5 In order to receive his M.D., Watson would have first had to acquire membership in the Royal College of Surgeons and a licence from the Royal College of Physicians, according to Michael Harrison’s The London of Sherlock Holmes. The latter two qualifications were essential for Watson to open his own medical practice; the M.D. degree, however, indicates that Watson continued his education past the normal medical degree, the M.B. (equivalent to the American M.D.), in pursuit of his interests. In Sherlock Holmes and Dr. Watson: A Medical Digression, Maurice Campbell surmises that Watson received his Bachelor of Medicine (M.B., B.S.—a prerequisite for the M.D. degree) in 1876 from St. Bartholomew’s Hospital Medical College (see note 28, below). Robert S. Katz, M.D., in “Doctor Watson—A Physician of Mediocre Qualifications?,” points out that the British M.D. degree is conditioned on presentation of a thesis of outstanding merit and concludes that Watson wrote his thesis on neuropathology, a remarkable achievement in light of the fledgling nature of the field in 1878.

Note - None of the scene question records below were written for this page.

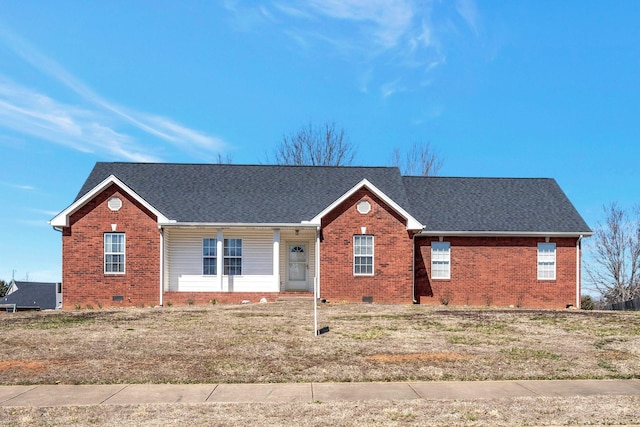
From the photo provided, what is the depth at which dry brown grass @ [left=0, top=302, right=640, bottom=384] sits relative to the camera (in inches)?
454

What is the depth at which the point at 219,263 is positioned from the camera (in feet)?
84.8

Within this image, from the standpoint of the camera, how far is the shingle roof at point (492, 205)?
27.1 metres

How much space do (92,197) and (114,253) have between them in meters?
2.42

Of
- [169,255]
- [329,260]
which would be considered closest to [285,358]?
[329,260]

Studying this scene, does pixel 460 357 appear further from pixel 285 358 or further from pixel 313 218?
pixel 313 218

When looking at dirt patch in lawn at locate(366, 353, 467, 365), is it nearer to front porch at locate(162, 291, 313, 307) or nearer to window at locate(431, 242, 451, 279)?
front porch at locate(162, 291, 313, 307)

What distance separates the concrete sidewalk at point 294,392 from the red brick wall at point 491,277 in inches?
616

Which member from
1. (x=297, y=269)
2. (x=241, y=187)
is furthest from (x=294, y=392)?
(x=241, y=187)

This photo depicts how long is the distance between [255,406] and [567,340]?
8.92m

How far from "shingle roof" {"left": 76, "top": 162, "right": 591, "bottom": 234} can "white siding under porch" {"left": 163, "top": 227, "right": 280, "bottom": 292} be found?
2.56 feet

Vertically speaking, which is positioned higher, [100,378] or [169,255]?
[169,255]

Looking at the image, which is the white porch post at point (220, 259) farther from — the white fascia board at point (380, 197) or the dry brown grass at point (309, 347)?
the dry brown grass at point (309, 347)

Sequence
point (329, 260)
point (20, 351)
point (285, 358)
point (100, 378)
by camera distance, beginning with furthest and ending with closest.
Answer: point (329, 260) → point (20, 351) → point (285, 358) → point (100, 378)

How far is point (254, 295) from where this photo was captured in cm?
2609
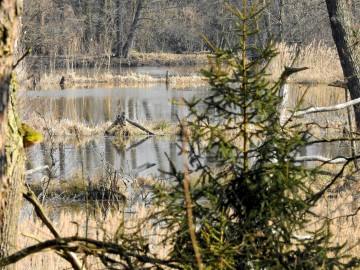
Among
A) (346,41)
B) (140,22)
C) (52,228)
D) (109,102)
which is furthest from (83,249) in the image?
(140,22)

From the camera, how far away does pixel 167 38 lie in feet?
143

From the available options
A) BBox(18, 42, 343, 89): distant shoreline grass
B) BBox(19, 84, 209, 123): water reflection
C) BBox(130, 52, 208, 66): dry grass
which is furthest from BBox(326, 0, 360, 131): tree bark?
BBox(130, 52, 208, 66): dry grass

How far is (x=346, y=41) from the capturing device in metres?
8.77

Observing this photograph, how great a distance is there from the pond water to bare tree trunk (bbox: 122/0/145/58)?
12965mm

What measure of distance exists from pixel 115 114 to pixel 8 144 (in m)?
18.4

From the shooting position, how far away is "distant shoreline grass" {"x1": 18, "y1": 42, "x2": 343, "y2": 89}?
57.0 ft

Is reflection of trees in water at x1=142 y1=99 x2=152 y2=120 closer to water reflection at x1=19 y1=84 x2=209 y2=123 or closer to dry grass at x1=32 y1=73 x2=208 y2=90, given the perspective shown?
water reflection at x1=19 y1=84 x2=209 y2=123

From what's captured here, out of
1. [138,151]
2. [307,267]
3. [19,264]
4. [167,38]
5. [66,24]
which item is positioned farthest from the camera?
[167,38]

6 When London’s first university college was founded in Bloomsbury in 1828, its mission was—at least in part—to make higher education available to non-Anglicans, who were at that time barred from attending Oxford and Cambridge. “It was a true London institution,” writes Peter Ackroyd in London: The Biography, “its founders comprising radicals, Dissenters, Jews and utilitarians.” (Historian Roy Porter reports that critics scorned it as “that godless institution in Gower Street.”) The college’s educational philosophy, too, differed fundamentally from that of Oxford and Cambridge: the goal of what became known as University College was to produce practising doctors and engineers, not scholars and theologians. A second London college, King’s College, was founded in 1829 by members of the Anglican church; and in 1836, the University of London was formed as an administrative entity designed to examine and confer degrees upon students from both institutions. That jurisdiction was broadened by the Supplemental Charter of 1849, which allowed students from anywhere in the British Empire to earn degrees from the University of London. In 1878—the year Watson earned his degree—the university became the first in the United Kingdom to grant degrees to women, and in fact had been educating women at its London School of Medicine for Women since 1874. The university did not begin offering its own courses until 1900. There is no indication of where Watson actually studied.
Watson’s course of study likely followed along lines similar to those pursued by Dr. Arthur Conan Doyle, when he studied at the University of Edinburgh from 1876 to 1881. In his Memories and Adventures, Conan Doyle describes his course of study as “one long weary grind at botany, chemistry, anatomy, physiology and a whole list of compulsory subjects, many of which have a very indirect bearing upon the art of curing. The whole system of teaching, as I look back upon it, seems far too oblique and not nearly practical enough for the purpose in view.” Students learned surgery by observing operations from seats in tiers encircling an operating table. Basic laboratory techniques were also studied, and the fortunate had the benefit of instructors like Dr. Joseph Bell, who could teach the art of diagnosis (see note 1, above). Conan Doyle took employment during his school years as a medical assistant (which required no qualifications), both for the money and the practical experience.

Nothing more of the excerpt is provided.